Myth vs. Fact
Myth #1: There is no consumer demand for radio.
Fact: A recent survey found that 81 percent of Americans not only want free, local radio as a feature, but would be willing to pay a small one-time fee to get it, citing its importance during emergencies.
Myth #2: Radio receivers would significantly impact the battery life of cell phones.
Fact: Radio has no significant impact on battery life. A typical cell phone with a radio receiver could provide the user with more than a full day's worth of radio listening on a single battery charge. Since most people charge their phones daily or every other day, a radio chip would have little to no effect on battery life.
Myth #3: Integrating radio into cell phones is a costly additional expense for manufacturers.
Fact: The reality is the cost to the manufacturers would be very low.
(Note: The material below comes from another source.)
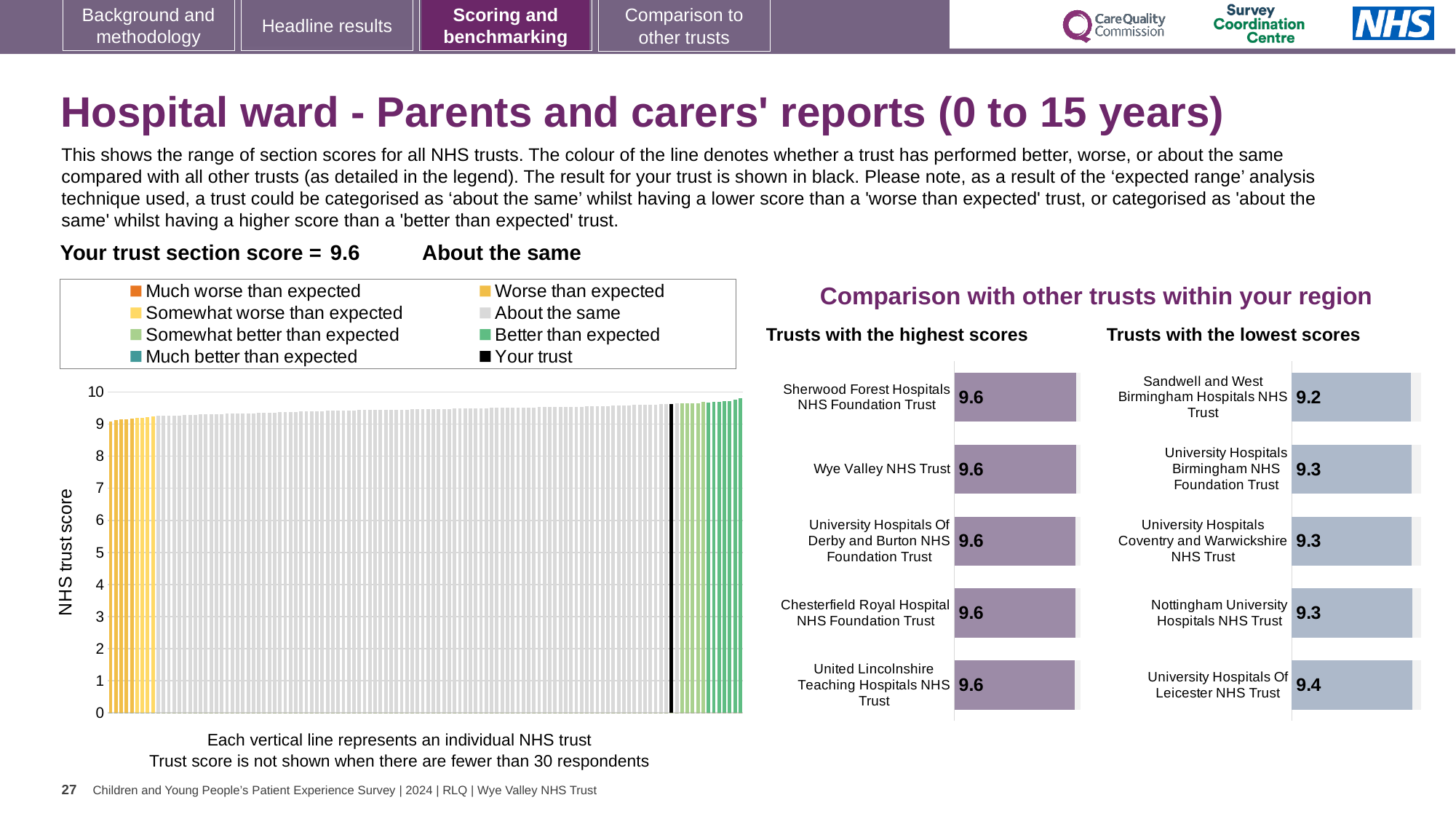
In the 'Trusts with the highest scores' chart, what is the score for Wye Valley NHS Trust? 9.6 In the 'Trusts with the lowest scores' chart, what is the difference between the scores of University Hospitals Of Leicester NHS Trust and Sandwell and West Birmingham Hospitals NHS Trust? 0.2 In the 'Trusts with the lowest scores' chart, which trust has the highest score? University Hospitals Of Leicester NHS Trust What kind of chart is the 'NHS trust score' chart on the left of the slide? Bar chart How many trusts are shown in the 'Trusts with the highest scores' chart? 5 How many entries does the legend of the 'NHS trust score' chart on the left list? 8 In the 'Trusts with the lowest scores' chart, what is the score for Sandwell and West Birmingham Hospitals NHS Trust? 9.2 In the 'Trusts with the lowest scores' chart, which trust has the lowest score? Sandwell and West Birmingham Hospitals NHS Trust In the 'NHS trust score' chart on the left, is the value of the black 'Your trust' bar greater or less than 9? greater In the 'Trusts with the lowest scores' chart, which has the larger score: Nottingham University Hospitals NHS Trust or Sandwell and West Birmingham Hospitals NHS Trust? Nottingham University Hospitals NHS Trust In the 'Trusts with the lowest scores' chart, what is the score for University Hospitals Of Leicester NHS Trust? 9.4 In the 'NHS trust score' chart on the left, do the bar values rise or fall from left to right? Rise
When mass produced, radio chips can be integrated into cell phones for pocket change. In fact, four out of five cell phone owners say they would consider paying the one time cost of enabling a phone with a radio receiver – that's how much they want local radio.
Myth #4: Critics argue that the size and weight of a chip would be too big and heavy for consumers.
Fact: No one wants to bulk up their cell phone, even though we want more options and features. So luckily for cell phone users, a radio chip is smaller than the head of a nail and weighs less than a Tic Tac.
Be sure to share these realities, and correct any false information that you hear.